With a three-dimensional view of human beings, it seems less illogical. We relied too long on profit as the motivator. But it's certainly not the only thing. People aren't motivated solely by money. We are incredibly motivated by higher purpose, and the highest performing companies are those doing something to contribute to the world.
Autonomy
If you want people to engage, you don't manage them to control them. You give them the freedom to get there on their own. You give them the autonomy to choose when, where, and how they do their work.
Pink gave the example of an Australian software company that does something dozens of companies have begun to imitate. Once a quarter, they give their software developers the opportunity to go do absolutely anything for the next day. They then have to show everyone else what they've created during that 24 hours. They call it "FedEx Days" because the employees have to deliver something overnight. It's led to a whole array of improvements, new products, and other benefits for the company through a method completely divorced from the carrot-and-stick approach. You hire good people who want to do amazing things, and then get out of their way, even just for a day.
Facebook hires software engineers, put them through boot camp, and through that boot camp, they choose what part of the company they want to work in. The company picks the employees, then the employees pick what they want to work on. This is the opposite of most companies, where you inherit your coworkers and projects when you arrive.
Intuit has "10% time," which means they can spend 10% of their time creating whatever they want. After the CEO declared that mobile was key to the company's future, a team on 10% time created multiple mobile apps before the official mobile project had even been funded.
Mastery
Mastery is our desire to get better at stuff. It's inherently satisfying. Harvard Business School research has shown that the single biggest motivator for employees is making progress. And that applies to open source--you can make a contribution, do something that matters, and see the results of that.
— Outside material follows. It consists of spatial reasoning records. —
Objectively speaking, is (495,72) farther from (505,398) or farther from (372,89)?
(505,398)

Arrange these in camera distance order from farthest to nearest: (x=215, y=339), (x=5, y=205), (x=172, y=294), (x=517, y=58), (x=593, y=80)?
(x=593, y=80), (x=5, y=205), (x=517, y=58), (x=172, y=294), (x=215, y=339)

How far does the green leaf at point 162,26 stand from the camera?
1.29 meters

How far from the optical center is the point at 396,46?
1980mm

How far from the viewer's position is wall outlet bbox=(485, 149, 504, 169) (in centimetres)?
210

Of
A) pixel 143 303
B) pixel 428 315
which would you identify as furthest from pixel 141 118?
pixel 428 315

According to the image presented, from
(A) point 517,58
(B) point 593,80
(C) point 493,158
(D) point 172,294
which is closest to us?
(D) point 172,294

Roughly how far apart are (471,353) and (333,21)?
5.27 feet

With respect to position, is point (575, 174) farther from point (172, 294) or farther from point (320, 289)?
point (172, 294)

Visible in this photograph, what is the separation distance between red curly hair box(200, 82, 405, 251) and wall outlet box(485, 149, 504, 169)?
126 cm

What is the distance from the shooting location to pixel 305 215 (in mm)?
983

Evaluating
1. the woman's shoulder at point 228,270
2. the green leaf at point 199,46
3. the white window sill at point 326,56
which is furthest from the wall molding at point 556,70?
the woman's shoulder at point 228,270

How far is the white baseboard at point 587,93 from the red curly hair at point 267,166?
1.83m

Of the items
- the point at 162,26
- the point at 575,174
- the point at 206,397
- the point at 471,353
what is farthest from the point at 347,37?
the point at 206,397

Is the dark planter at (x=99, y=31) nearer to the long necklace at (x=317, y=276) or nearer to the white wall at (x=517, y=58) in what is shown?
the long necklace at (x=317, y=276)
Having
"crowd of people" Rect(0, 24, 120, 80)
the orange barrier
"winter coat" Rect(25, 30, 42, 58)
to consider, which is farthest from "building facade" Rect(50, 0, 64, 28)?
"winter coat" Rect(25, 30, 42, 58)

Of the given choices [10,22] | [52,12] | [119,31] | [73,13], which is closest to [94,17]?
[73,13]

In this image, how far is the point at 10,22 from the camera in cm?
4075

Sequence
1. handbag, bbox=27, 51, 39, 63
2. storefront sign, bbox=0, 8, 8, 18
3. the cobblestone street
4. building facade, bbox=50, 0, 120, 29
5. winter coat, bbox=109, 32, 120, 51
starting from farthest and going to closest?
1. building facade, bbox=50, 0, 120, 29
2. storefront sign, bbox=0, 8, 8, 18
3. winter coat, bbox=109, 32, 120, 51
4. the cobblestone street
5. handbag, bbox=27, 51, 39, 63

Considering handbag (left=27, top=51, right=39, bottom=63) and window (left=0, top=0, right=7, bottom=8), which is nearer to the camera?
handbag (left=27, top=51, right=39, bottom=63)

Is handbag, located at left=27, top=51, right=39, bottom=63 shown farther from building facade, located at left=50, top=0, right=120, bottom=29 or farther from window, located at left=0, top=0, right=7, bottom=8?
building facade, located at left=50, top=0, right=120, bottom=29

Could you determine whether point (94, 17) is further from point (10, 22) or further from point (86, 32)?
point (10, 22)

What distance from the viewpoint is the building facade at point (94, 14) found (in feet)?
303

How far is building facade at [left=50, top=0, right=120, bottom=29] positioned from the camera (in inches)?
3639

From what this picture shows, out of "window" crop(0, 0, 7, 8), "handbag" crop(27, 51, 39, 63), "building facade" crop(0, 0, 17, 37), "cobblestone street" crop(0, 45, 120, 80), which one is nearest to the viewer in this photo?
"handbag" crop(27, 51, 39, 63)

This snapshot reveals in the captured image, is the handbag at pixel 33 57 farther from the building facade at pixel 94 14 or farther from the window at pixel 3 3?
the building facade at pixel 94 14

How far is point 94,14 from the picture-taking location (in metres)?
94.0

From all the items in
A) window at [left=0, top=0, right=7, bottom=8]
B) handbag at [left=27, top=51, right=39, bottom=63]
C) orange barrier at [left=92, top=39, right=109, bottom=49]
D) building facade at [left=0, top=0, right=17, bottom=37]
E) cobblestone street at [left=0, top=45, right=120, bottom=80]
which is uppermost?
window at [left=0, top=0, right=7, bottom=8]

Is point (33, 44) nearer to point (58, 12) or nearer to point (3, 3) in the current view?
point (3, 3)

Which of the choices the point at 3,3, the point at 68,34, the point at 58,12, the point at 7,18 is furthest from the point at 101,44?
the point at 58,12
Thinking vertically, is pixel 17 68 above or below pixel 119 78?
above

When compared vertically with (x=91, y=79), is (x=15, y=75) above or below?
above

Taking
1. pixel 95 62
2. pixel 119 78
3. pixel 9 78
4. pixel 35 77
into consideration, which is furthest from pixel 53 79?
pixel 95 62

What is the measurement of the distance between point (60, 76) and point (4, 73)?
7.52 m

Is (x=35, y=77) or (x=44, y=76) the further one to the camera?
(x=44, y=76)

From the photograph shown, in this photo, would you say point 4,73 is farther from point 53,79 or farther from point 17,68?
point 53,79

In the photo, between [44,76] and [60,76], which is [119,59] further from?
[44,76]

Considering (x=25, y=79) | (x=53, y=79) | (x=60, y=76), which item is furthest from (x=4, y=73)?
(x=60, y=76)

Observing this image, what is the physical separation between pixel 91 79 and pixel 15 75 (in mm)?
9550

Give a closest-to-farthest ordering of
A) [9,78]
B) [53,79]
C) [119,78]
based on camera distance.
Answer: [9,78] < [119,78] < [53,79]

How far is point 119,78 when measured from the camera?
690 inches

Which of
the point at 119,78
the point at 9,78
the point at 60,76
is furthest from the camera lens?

Inside most organizations, great work can be lost. Making progress can be difficult just because of the structure of the company. Progress depends on feedback, and the workplace is often feedback deprived. The rest of our lives are rich in feedback, but at work, you generally get it once a year in an annual review. Nobody successfully improves on feedback that comes only once a year.
Some companies are experimenting with peer-to-peer feedback, either in the form of reviews or cash rewards for good work.
Purpose
People do what they do better when they know why they're doing it. Giving people just a simple reminder of why they're doing something can significantly improve performance.
Open source projects from Linux to Apache to the smallest open source ventures are very much grounded in all of these principles. People can choose the directions of their own lives, get feedback, and do it all with a sense of purpose.
"I really think that open source offers a lot of clues for how to run non-open-source companies better," Pink said. "It points us to a future that's going to be more efficient and better in every respect."